*WORK INSTRUCTIONS:* Set down each record exactly. Omit the pictures.

*EXCERPTED RECORDS:*
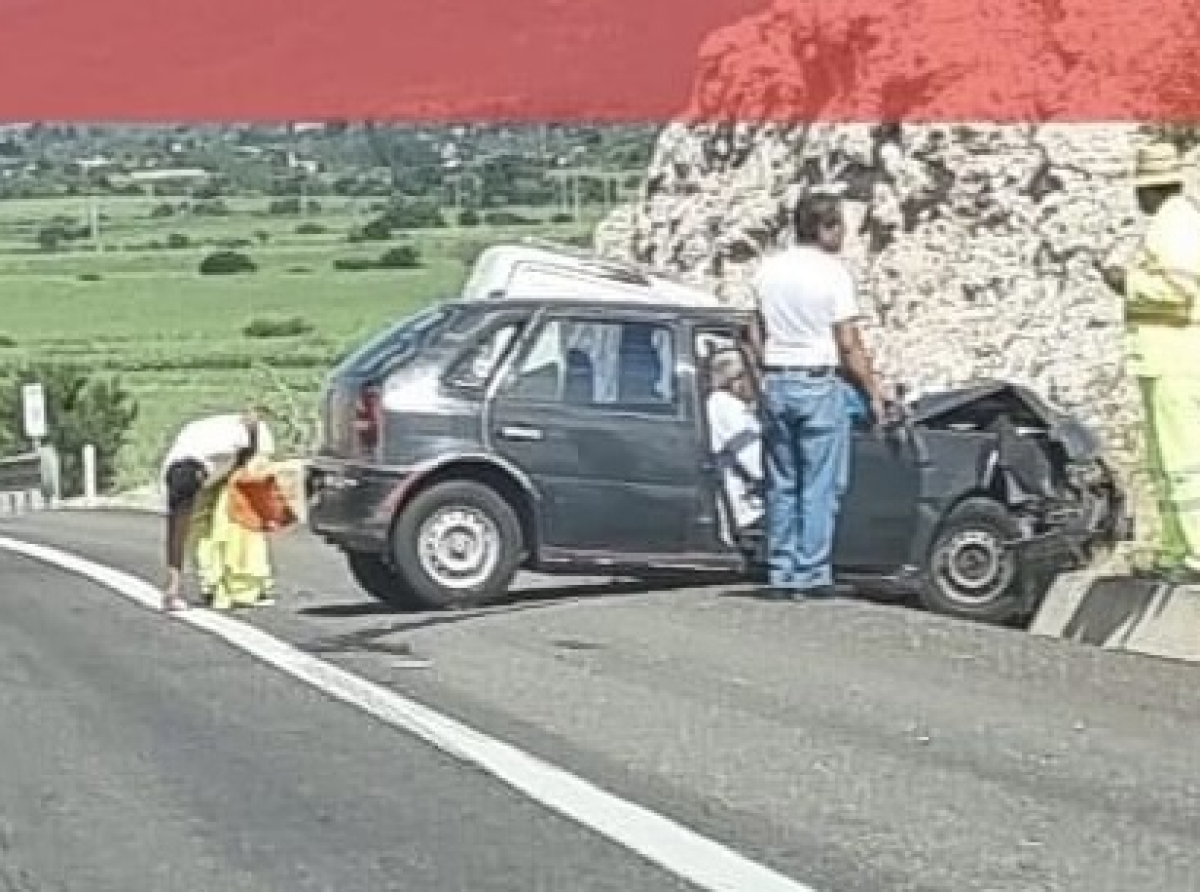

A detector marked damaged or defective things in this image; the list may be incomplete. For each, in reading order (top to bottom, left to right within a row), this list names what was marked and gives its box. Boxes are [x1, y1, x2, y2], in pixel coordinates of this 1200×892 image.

damaged car hood [907, 379, 1104, 463]
crashed car front end [907, 384, 1132, 578]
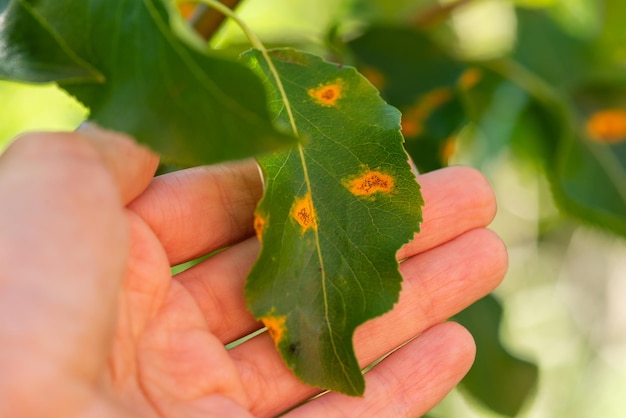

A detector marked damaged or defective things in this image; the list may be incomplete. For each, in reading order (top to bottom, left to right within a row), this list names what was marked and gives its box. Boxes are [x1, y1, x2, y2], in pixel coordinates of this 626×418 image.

orange rust spot [306, 79, 342, 107]
orange rust spot [358, 66, 382, 91]
orange rust spot [456, 68, 480, 90]
orange rust spot [402, 88, 450, 139]
orange rust spot [584, 108, 624, 144]
orange rust spot [344, 169, 392, 197]
orange rust spot [288, 193, 314, 232]
orange rust spot [260, 314, 286, 346]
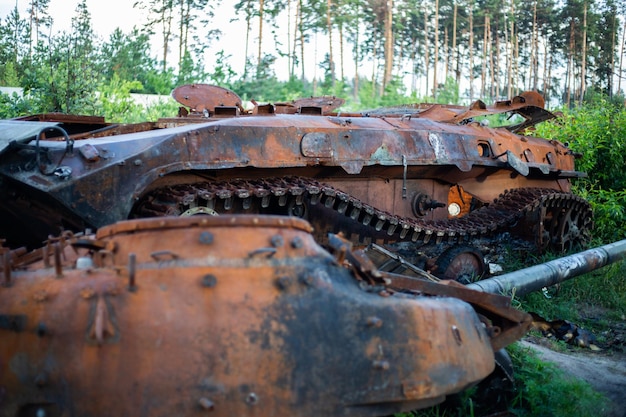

*SOLVED EXERCISE:*
A detector marked damaged or defective things in this image; the list may be incomplete. For each, in reading order (top to bottom, left to right within a row), this list names what was marked and gives its box. Boxes are [x1, y1, x2, y2], in pixel coordinates of this 1200×892 image.

damaged car hood [907, 379, 1104, 463]
crashed car front end [907, 384, 1132, 578]

A detector marked damaged or defective things in this image; the list may be incomplete. For each, in reading order (top to bottom, left to right within a row), this list names what was marked and gives its box. Boxes are [x1, y1, x2, y2], in pixel coordinates of this 626×418 image.

orange rust spot [306, 79, 342, 107]
orange rust spot [358, 66, 382, 91]
orange rust spot [456, 68, 480, 90]
orange rust spot [402, 88, 450, 139]
orange rust spot [584, 108, 624, 144]
orange rust spot [344, 169, 392, 197]
orange rust spot [288, 193, 314, 232]
orange rust spot [260, 314, 286, 346]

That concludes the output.